Can I eat sausage links on a keto diet?

Cautiously, yes. At 8.09g total carbs and 2.8g fiber per 100g, one link (45-55g) contains roughly 3.6-4.4g carbs with 1.3-1.5g fiber, leaving 2.2-2.9g net carbs. For a strict 20g daily carb keto limit, one link fits easily. Two links bring you to 4.4-5.8g net carbs, still manageable. The concern is that this particular sausage is plant-based (evidenced by the fiber), and some plant-based brands sneak in hidden carbs from binders or fillers—always check your specific brand’s label for total carbs. Traditional pork sausage (zero carbs) is technically “purer” for keto, but this product works in moderation.

Conclusion

A sausage link delivers 255 calories per 100g with 20.28g protein, making it a respectable breakfast protein source—especially in its plant-based formulation. The 2.8g fiber sets it apart from traditional meat sausages and improves its overall nutritional profile for digestive health. In practical terms, one link gives you roughly 120 calories and 10g protein, positioning it as an efficient breakfast component that won’t derail calorie budgets when portions stay controlled.
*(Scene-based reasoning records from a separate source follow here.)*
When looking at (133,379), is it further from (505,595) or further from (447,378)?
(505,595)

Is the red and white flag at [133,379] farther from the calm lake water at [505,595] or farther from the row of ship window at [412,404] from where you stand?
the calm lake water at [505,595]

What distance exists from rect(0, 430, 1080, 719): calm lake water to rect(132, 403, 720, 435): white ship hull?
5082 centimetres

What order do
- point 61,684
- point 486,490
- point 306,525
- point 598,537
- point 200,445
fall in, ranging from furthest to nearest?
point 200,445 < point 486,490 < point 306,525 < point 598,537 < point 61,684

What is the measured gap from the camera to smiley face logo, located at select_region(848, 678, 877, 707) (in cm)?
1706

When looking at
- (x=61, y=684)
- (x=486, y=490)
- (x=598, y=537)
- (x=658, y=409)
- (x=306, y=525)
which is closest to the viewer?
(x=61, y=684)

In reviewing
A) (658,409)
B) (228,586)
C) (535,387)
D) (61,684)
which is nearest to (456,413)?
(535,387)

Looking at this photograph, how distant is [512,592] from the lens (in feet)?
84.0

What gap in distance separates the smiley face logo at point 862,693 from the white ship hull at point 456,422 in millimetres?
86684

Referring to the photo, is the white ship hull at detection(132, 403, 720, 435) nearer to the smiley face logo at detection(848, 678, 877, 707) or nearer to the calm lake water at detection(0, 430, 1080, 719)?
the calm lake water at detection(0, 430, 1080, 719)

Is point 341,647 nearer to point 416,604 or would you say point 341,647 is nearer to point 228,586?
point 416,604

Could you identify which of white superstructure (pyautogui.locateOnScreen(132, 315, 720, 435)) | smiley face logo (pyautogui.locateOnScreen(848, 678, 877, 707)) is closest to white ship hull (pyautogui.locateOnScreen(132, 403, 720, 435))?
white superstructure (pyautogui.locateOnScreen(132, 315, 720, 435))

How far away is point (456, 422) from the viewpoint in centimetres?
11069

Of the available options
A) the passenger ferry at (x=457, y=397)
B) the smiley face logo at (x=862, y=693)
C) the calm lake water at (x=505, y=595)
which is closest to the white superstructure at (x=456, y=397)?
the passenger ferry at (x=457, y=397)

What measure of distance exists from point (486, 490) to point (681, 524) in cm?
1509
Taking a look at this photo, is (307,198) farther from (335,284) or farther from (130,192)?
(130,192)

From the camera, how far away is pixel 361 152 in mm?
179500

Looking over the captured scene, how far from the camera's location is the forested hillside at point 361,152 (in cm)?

The data shows this is a meatless sausage link, which explains the favorable fiber content and distinct macronutrient balance compared to pork or poultry alternatives. If you’re counting calories, account for actual serving size (45-55g per link, not 100g), and be mindful of cooking methods—air-frying beats pan-frying for calorie control. The iron content is valuable, though absorption requires pairing with vitamin C sources.

For weight loss, sausage links work best as part of a complete breakfast that includes high-fiber carbs and vegetables. For keto dieters, this plant-based version is acceptable in moderation but requires label verification due to variable formulations. Overall, sausage links represent a practical, protein-rich breakfast staple that fits comfortably into most dietary frameworks when portions stay reasonable.